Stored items
□ □ □ □ □ □ □
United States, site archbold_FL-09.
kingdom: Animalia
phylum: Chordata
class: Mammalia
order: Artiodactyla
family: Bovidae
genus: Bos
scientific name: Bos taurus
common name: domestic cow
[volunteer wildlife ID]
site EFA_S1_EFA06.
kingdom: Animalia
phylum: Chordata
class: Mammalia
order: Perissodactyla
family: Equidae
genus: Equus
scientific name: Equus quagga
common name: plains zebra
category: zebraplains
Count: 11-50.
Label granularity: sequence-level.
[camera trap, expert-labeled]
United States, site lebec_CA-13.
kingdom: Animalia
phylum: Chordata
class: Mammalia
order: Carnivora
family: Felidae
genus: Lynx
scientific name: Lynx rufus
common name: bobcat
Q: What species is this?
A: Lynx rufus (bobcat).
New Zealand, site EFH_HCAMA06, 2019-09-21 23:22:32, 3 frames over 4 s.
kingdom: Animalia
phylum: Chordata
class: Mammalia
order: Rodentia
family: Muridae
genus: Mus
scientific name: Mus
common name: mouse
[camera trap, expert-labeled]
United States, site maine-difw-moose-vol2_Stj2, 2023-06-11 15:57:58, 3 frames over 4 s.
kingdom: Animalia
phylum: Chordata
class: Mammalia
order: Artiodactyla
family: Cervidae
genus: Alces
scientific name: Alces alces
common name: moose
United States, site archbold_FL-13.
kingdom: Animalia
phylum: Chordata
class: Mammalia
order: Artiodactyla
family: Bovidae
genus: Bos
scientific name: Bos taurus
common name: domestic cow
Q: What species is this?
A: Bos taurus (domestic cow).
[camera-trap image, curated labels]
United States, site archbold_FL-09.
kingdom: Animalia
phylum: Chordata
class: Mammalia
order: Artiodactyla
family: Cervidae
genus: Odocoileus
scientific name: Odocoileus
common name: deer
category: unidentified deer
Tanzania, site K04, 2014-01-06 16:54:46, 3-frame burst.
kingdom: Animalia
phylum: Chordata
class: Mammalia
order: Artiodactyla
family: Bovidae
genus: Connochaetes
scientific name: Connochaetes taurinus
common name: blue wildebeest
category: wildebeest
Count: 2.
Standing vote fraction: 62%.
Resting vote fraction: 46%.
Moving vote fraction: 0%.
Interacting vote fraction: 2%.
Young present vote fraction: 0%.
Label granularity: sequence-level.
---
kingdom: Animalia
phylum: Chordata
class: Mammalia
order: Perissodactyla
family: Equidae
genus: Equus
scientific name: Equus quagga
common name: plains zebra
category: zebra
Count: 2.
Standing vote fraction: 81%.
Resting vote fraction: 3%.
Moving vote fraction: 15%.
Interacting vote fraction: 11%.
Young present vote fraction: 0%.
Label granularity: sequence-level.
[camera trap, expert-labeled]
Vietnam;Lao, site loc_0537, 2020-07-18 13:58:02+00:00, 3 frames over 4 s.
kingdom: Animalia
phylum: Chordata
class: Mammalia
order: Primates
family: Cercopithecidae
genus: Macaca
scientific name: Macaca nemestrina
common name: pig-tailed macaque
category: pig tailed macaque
□ □ □ □ □ □ □
Action item
If a line in the entries contains "category", copy it.

Your response
category: zebraplains
category: unidentified deer
category: wildebeest
category: zebra
category: pig tailed macaque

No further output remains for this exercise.